In other words, the axis did not disappear. The place it’s needed shifted—reassigned from the middle to both ends. The product axis of “what to build” and the technical axis of “how to get it to production”—AI has taken over neither. It’s not that “you no longer need an axis”; it’s that even people without an axis can now start building. The entrance widened, but the exit (actually shipping to production) is unchanged.

This article starts from that picture—”only the middle got cheap”—and uses primary sources to examine, one by one, the chain of “with AI, you don’t need X” arguments: you can win shallow-and-broad / you don’t need an axis at all / just mass-produce / you don’t need juniors. They all land in the same place. AI amplifies people who have an axis and, conversely, sinks those who don’t.

This piece is a sister article in a trilogy. The structural argument for “can you actually succeed shallow-and-broad without building an axis” is covered in the main article, and “if AI does it, can checking be light?” is covered in the other sister article.

AI only made implementation cheap—the axis is reassigned to both ends

First, let’s clear up the biggest misconception: conflating “AI writes code” with “AI does development.”

Writing code is only one part of the whole of software development. One consulting firm’s analysis reports that coding and testing make up 25–35% of the entire concept-to-launch pipeline, and that speeding that part up just pushes the bottleneck “downstream, into review, integration, and release”¹. Indeed, in shops where AI-generated code has grown, the load has moved to review and verification. In a survey of roughly 49,000 developers, the top frustration was fixing AI output that is “almost right, but subtly wrong,” and trust in AI accuracy actually fell².

This picture—”the middle gets cheap, both ends come to the foreground”—is starting to show up as a division of labor in the field. One SaaS company opened a coding agent to its entire staff (including product managers, designers, and support), and in 60 days 11 non-engineers merged 40 pull requests. But the operating rule was explicit: non-engineers and agents create the code; engineers review and merge it. Direct access to production infrastructure, deploying without review, and access to sensitive data are all off-limits to non-engineers³. “Building” was democratized, but “finishing to production quality” stayed with engineers—the people who hold the technical axis.

The well-known engineer Simon Willison has named and framed this shift “vibe engineering.” Now that anyone can produce code with AI, an engineer’s differentiator has moved from writing code to engineering discipline: planning, specs, testing, review, productionization, and accountability. In his words: if you review the LLM-written code, test it thoroughly, and can explain how it works, then that isn’t vibe coding—it’s software development⁴.

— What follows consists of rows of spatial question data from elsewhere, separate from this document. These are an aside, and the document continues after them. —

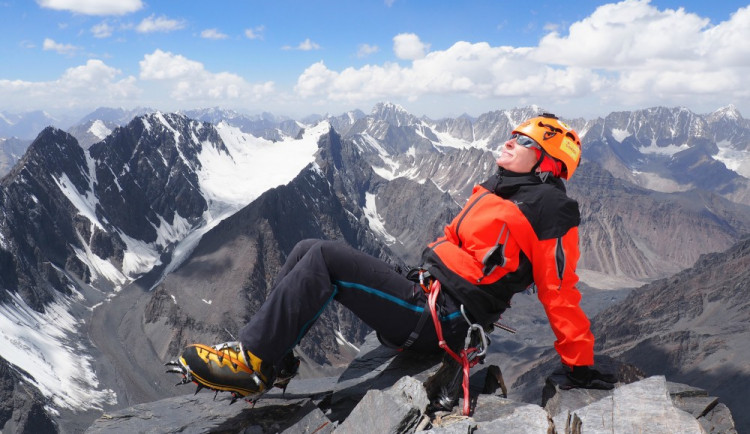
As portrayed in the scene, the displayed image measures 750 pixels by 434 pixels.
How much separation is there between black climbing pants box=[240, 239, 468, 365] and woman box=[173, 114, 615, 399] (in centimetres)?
2

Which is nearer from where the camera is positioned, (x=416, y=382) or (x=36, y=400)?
(x=416, y=382)

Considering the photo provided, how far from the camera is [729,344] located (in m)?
136

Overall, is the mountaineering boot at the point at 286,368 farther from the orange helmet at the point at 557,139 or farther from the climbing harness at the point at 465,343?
the orange helmet at the point at 557,139

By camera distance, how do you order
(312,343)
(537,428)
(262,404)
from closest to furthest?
(537,428)
(262,404)
(312,343)

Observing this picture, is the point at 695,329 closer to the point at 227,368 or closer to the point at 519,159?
the point at 519,159

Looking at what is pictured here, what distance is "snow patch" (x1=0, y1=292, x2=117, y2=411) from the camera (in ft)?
415

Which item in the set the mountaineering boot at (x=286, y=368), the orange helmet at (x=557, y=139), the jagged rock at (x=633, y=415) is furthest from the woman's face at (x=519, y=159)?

And what’s easily missed is the other end—“what to build” needs an axis too. The reason non-engineers can crank out “good” prototypes at blistering speed is precisely that they hold an axis of understanding for users and the product. Throw a vague instruction at it, and AI fills the gaps with its own assumptions, and the result collapses⁵. The ability to define requirements precisely and judge what is worth building—that is exactly what this article’s sister, the main piece, calls the non-technical axis.

To sum up: what AI made cheap is only the middle, implementation. Both ends—”what to build” (the product axis) and “how to get it to production quality” (the technical axis)—have not gotten cheaper. So—

• If the builder holds the technical axis (an engineer), the axis is baked in from the start, and one person can carry it all the way to production. The distance from prototype to production is short.
• If the builder lacks the technical axis (a non-engineer / raw AI output), the axis shows up downstream as a division of labor. Someone has to finish it.

Either way, the total amount of axis does not disappear; only where you invest it changes. A person who truly holds no axis at all—neither a product axis nor a technical axis—can’t even make a good prototype with AI, let alone finish it for production.

An honest caveat. The geometry itself—that “value concentrates at both ends”—is still in the realm of opinion and observation. There’s a competing view that “value is instead distributed across the whole pipeline flow.” And the strong claim that “implementation was commoditized overnight” is also overrated—there’s even a measurement showing that skilled developers get slower when using AI on a codebase they know well⁶. But that “slowdown” means the more skilled you are, the more you pay to verify AI output—which, ironically, supports the main thread: the verification axis has come to the foreground. This article does not assert “concentration at both ends”; it stays within the bound that “the place an axis is needed has been reassigned from the middle to both ends”⁷.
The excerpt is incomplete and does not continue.